The results of the 2024 college entrance examination are released. Doubao and other three domestic AIs have passed the first-class line for liberal arts

At present, all over the countryCollege Entrance ExaminationThe results are coming out one after another, and various news about how many points the candidates have scored are constantly making headlines.

Recently, the results of a group of special candidates have been released. They are selected by various schools. AI Big ModelThe "Exam Group" formed.

Damo was admitted to the liberal arts undergraduate program, and Doubao received the highest score in domestic AI

On June 24, in the latest evaluation report of the large model of the new college entrance examination curriculum standard volume I released by Geek Park, GPT-4o ranked first in the total score of liberal arts with 562 points. Among domestic products, Doubao, owned by ByteDance, took the lead with a score of 542.5 points.

Next on the list were Baidu Wenxin Yiyan 4.0 with 537.5 points and Baichuan Intelligent "Bai Xiaoying" with 521 points. The large-scale model college entrance examination assessment was exactly the same as the Henan Provincial Examination Paper. The Henan College Entrance Examination admission score line showed that the first batch of liberal arts undergraduate admission score line was 521 points. Doubao and other three domestic AIs successfully reached the first-tier line.

The results of the 2024 college entrance examination are released. Doubao and other three domestic AIs have passed the first-class line for liberal arts

We know that the current generative AI big model technology is in the early stages of commercialization. From individual work and life to the production and creation of thousands of industries, everything is gradually being empowered by AI big model technology.

But at the same time, we should also see that generative AI is still in its early stages of development, and whether AI is "smart" enough is still a basic factor affecting related technologies and product experience.

Therefore, using college entrance examination questions to test AI big models is indeed an interesting and intuitive way to judge the capabilities of big models.
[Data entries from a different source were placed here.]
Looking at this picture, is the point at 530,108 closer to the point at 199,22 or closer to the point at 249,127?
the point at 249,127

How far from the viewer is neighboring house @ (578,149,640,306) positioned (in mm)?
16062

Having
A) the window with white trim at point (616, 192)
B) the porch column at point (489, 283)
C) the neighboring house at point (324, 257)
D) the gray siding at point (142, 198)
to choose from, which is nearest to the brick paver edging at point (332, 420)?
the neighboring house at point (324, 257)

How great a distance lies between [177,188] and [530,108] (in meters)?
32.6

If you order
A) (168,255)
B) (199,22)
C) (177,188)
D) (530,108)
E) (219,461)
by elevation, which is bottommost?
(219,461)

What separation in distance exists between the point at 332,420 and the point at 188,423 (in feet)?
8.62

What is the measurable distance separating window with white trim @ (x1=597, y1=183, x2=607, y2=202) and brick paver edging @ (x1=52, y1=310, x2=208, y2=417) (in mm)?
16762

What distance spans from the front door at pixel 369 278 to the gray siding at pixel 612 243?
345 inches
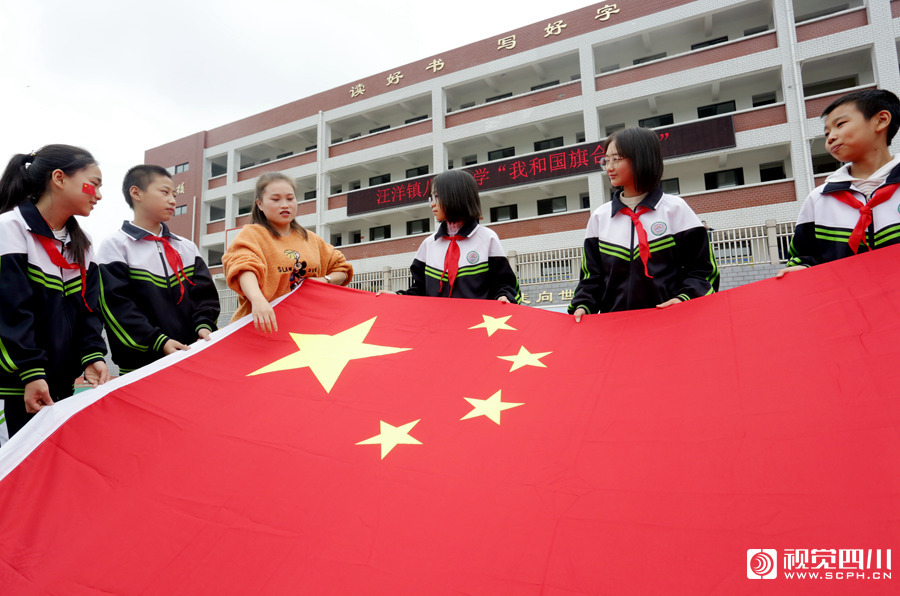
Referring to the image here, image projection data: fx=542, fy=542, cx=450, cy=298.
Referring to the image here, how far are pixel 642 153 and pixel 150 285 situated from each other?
2.56 m

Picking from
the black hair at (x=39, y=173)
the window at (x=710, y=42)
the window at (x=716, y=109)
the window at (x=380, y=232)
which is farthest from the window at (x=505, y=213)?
the black hair at (x=39, y=173)

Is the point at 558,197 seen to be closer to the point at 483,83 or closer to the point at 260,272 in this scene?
the point at 483,83

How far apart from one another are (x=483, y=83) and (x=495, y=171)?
4624 mm

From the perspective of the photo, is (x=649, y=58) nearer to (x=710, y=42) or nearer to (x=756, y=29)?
(x=710, y=42)

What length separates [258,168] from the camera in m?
26.8

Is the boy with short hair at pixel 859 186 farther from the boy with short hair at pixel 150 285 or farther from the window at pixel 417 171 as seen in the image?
the window at pixel 417 171

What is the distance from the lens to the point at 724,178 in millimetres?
18641

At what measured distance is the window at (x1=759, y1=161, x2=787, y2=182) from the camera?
59.8ft

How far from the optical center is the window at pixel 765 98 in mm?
18516

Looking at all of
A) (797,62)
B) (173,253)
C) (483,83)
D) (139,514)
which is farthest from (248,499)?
(483,83)

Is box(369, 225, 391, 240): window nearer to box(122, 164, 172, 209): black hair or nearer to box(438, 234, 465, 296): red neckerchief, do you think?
box(438, 234, 465, 296): red neckerchief

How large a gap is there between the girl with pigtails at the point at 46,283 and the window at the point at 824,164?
66.6 ft

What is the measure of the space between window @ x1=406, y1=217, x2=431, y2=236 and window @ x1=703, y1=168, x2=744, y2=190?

Let’s take a closer look at how different large models perform when faced with college entrance examination papers.

Language ability is an advantage, and the bean bag model essay received praise

Let's take a look at the details of the big model evaluation of the college entrance examination. First of all, the language exams of Chinese and English are the arenas where big models are capable of competing with human test takers, and many products can get full marks or close to full marks for objective questions.

With the "home advantage" of the Chinese language, three domestic large-scale model products took the top three places in the Chinese language test, namely Bai Xiaoying, Byte Doubao and Tencent Yuanbao, with scores of 128, 125.5 and 120.5 respectively. Except for a few open-ended reading comprehension and language and text application questions, the large-scale models mainly lost points in Chinese writing.

As the Chinese composition examiner for this assessment, Mr. Xia, a key teacher at the Beijing municipal level and the leader of the Chinese subject in Huairou District, has participated in the national college entrance examination Chinese composition marking many times.

Teacher Xia believes that "most of Al's articles have a clear and complete structure, are logical, and have smooth language. However, they are too rational and lack sensibility, lack emotional color, and naturally lack appeal."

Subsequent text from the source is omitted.